Coding follow-ups you should rehearse
Interviewers often stretch the same core problem. Practice recognizing these pivots without panic:
- Input scale: streaming input, disk-backed iteration, or “too large for memory” with external sort / merge style thinking when appropriate.
- Mutability: immutable structures, functional alternatives, or copy cost when the problem changes.
- Correctness under concurrency: when the prompt introduces threads or parallel readers—state consistency model assumptions explicitly or ask what is guaranteed.
- Optimization: can you beat naive time with a better structure (heap, tree map, prefix structure)? Name preprocessing budget vs query budget.
If stuck, reduce scope: solve the smaller version correctly, then say what you would add next.
System design: collaboration signals
Google design interviews reward interactive problem shaping:
- Offer two candidate architectures when tradeoffs diverge (e.g., push vs pull for notifications), compare briefly, then commit for depth.
- Ask one clarifying question at a time; incorporate answers before drawing more boxes.
- End with validation: load testing plan, shadow traffic, or staged rollout—pick what fits the domain.
Structured checklist: System design interview framework (RESHADED)
Hiring packet mindset (conceptual)
Feedback is often synthesized across rounds.

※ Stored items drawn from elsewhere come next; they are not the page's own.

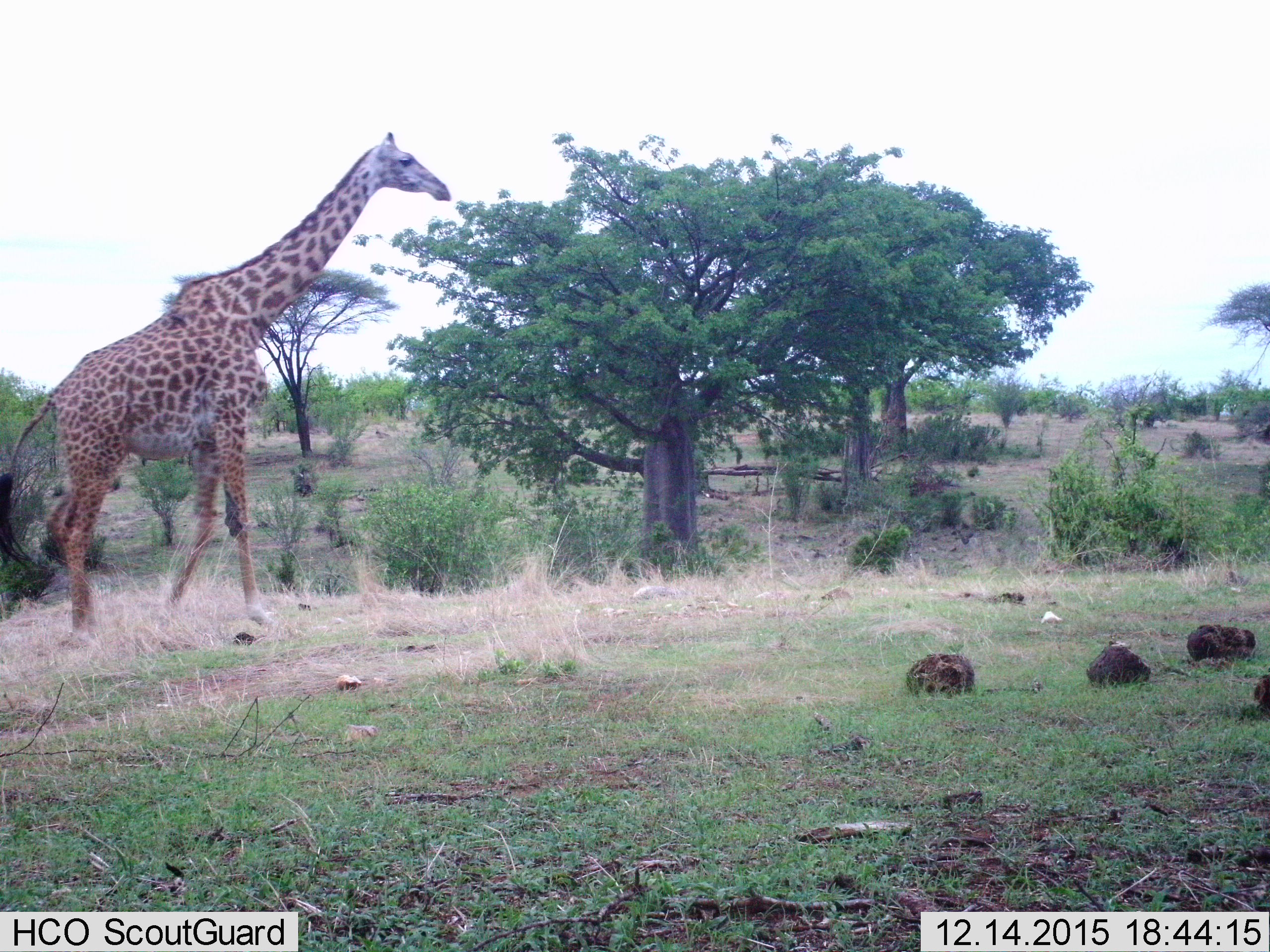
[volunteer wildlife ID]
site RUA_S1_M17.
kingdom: Animalia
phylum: Chordata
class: Mammalia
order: Artiodactyla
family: Giraffidae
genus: Giraffa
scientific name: Giraffa camelopardalis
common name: giraffe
Giraffe (Giraffa camelopardalis), count 1. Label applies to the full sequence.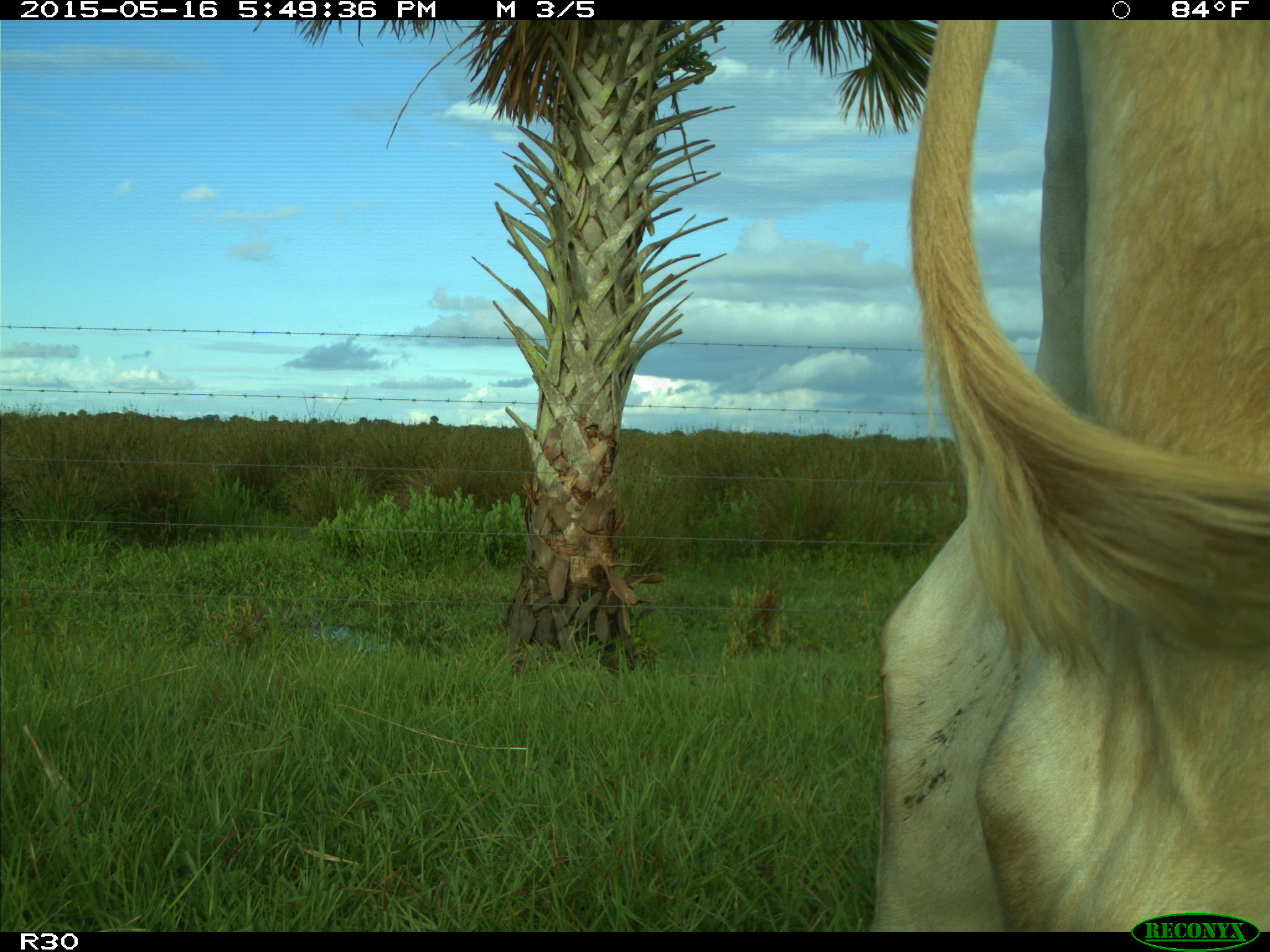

Weakness in one area can be mitigated by strength elsewhere, but two weak coding rounds or shallow design is hard to recover in many loops. Behave as if every round is independently scored: bring fresh energy and structure each time.
Level calibration (rough)
- Mid-level: solid implementation, clean complexity, good edge-case hygiene.
- Senior: tradeoff narration, extension handling, design ownership with explicit assumptions.
- Staff+: multi-team constraints, long-horizon evolution, organizational alignment—when the loop includes those signals.
Match prep depth to the job level on your requisition; ask your recruiter if unsure.
Note on materials
Internal guides and leaked questions change and may violate terms of service. Prefer public curricula, this repo’s roadmap, and past problems you can discuss ethically.